(EXCERPT begins)

Broadway was “fully committed” this week, just like the restaurant in the play by that name—which was one of the five openings that occurred on the Great White Way, as the theatre community hurtled toward the Tony Awards consideration cutoff date.
First up, and arguably the most anticipated, was Waitress, the new musical based upon the 2007 motion picture written by Adrienne Shelly that opened April 24 at the Brooks Atkinson Theatre. The musical stars Tony Award winner and current Broadway sweetheart Jessie Mueller and has a score by five-time Grammy Award-nominated singer-songwriter Sara Bareilles. The all-female crew is headed by the redoubtable Diane Paulus. Those who remember the reviews of Beautiful, the show that got Mueller a Tony, will recognize the pattern in the notices here: show good, star better.
“Ms. Mueller’s talent often outstrips the material she’s given here. So, incidentally, do the gifts of her supporting cast, who provide brightly colored, vibrantly sung performances,” wrote the Times. “The book by Jessie Nelson, based on the movie written and directed by Adrienne Shelly, tends to flatten most of the characters into comic cartoons.”

(EXCERPT ends)
(PROVIDED DATA begins)

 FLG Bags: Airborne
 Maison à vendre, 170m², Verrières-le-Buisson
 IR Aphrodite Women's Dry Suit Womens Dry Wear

(PROVIDED DATA ends)

— EXERCISE AIM —
Answer these questions from the Broadway roundup, one per line:
1. At which theatre did Waitress open, and on what date?
2. Who wrote the score for Waitress?
3. According to the quoted review in the Times, who wrote the book for the musical?

— ANSWER SPACE —
1. The Brooks Atkinson Theatre, on April 24.
2. Sara Bareilles.
3. Jessie Nelson.